Hmmm, I vaguely remember that now.

I'm not sure there's much actual reason to do that except to ensure that
the new process isn't a session leader, because session leaders with no
terminal may acquire any tty they open as a controlling tty, unless they
pass O_NOCTTY all the time to open() and friends.

Running ps -Aj suggests that not all daemons do this, but if we might
open stuff after forking, I guess it's best to be safe.

> > > +	/* Only the grandchild returns here, to do the actual work. */
> > > +	return 0;
> > > +}
> > > +
> > > +static void term_set_tty(int term);
> > > +
> > > +static void detach_terminal(int term)
> > > +{
> > > +	char dummy = 0;
> > > +
> > > +	/* Detaching only make sense if we use the process' terminal. */
> > > +	if (term_fds[term][TERM_FD_IN] != STDIN_FILENO)
> > > +		return;
> > > +
> > > +	/* Clean up just this terminal, leave the others alone. */
> > > +	tcsetattr(term_fds[term][TERM_FD_IN], TCSANOW, &orig_term);
> > > +
> > > +	/* Redirect this terminal to a PTY */
> > > +	term_set_tty(term);
> > > +
> > > +	/*
> > > +	 * Replace STDIN/STDOUT with this new PTY. This will automatically
> > > +	 * transfer all the other serial terminals over.
> > > +	 */
> > > +	dup2(term_fds[term][TERM_FD_IN], STDIN_FILENO);
> > > +	dup2(term_fds[term][TERM_FD_OUT], STDOUT_FILENO);  
> > 
> > Output to a pty master before the slave is opened just disappears.
> 
> Not always, it seems. When I do:
> $ lkvm run -k Image --tty 0
> then wait for a bit and open the pseudo-terminal, I get the full boot log
> "replayed". Not sure who in the chain is actually buffering this, though?

Hmmm, dunno.  Last time I experimented, I didn't see this.

But I can't see what could be buffering it unless the kernel does it or
the writes just block until the slave is opened.  Or we simply don't
consider the pty master writable until the slave is opened, resulting
in kvmtool buffering the output as a side-effect.

Maybe the kernel's behaviour on this point has changed over time.

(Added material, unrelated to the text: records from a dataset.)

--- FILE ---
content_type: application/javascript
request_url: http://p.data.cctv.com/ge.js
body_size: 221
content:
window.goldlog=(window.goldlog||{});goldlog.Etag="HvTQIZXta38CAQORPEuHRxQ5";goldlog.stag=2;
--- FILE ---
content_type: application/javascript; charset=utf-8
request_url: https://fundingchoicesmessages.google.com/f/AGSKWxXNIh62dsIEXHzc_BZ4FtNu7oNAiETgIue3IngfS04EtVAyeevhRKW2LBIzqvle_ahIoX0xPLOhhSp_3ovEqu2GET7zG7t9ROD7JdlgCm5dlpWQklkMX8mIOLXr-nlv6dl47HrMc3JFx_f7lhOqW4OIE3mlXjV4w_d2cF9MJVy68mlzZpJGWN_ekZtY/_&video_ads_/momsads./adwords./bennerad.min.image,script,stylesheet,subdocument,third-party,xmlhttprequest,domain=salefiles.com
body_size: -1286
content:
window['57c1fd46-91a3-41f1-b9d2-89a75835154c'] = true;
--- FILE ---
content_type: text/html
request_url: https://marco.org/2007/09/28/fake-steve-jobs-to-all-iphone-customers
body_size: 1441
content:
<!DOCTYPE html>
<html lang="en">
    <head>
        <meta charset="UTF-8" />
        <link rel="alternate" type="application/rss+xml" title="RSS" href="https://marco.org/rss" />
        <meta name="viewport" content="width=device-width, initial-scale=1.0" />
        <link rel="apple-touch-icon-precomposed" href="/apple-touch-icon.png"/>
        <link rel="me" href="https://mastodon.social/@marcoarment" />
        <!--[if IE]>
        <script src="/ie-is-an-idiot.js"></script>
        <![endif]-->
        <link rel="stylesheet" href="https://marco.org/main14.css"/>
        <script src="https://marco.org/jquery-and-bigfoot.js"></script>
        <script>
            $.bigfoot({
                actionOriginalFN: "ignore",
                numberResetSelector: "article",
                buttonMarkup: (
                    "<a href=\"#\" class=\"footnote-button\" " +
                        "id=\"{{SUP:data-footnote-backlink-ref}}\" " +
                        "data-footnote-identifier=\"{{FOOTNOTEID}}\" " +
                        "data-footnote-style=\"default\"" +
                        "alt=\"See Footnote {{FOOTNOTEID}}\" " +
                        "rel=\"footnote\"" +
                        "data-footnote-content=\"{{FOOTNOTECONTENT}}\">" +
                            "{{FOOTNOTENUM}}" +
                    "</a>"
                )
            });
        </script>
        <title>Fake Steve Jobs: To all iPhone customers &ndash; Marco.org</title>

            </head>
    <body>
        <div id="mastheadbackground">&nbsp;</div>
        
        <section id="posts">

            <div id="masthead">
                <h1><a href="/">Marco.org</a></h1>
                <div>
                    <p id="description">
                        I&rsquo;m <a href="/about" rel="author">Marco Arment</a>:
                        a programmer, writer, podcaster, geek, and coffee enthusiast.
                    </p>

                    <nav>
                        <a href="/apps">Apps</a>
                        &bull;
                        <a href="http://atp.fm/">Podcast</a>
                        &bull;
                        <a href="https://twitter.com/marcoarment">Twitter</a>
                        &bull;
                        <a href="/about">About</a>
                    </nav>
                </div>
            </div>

> > Possibly it would be useful to buffer it somewhere.
> 
> Sounds useful, but it's more a story for another time, I guess, since we
> have the same issue with --tty already.
> One related problem is the gap between starting/detaching a guest and
> connecting to the terminal for the first time, as one cannot do this fast
> and reliable enough without loosing characters, I guess. Maybe it's worth
> to introduce something like "start as paused", so we can connect to the
> terminal and then do a "lkvm resume".
> 
> > I wonder whether it would make sense to redirect to a notional dummy
> > terminal (which might or might not buffer output), and start talking to
> > a pty or socket only once opened by a client.
> 
> Mmmh, sounds like that would fit in nicely since with patch 1/2 we now
> know about connects and possibly even disconnects.

OK, I guess this comes under future ehancements (if we need to do it at
all).

Cheers
---Dave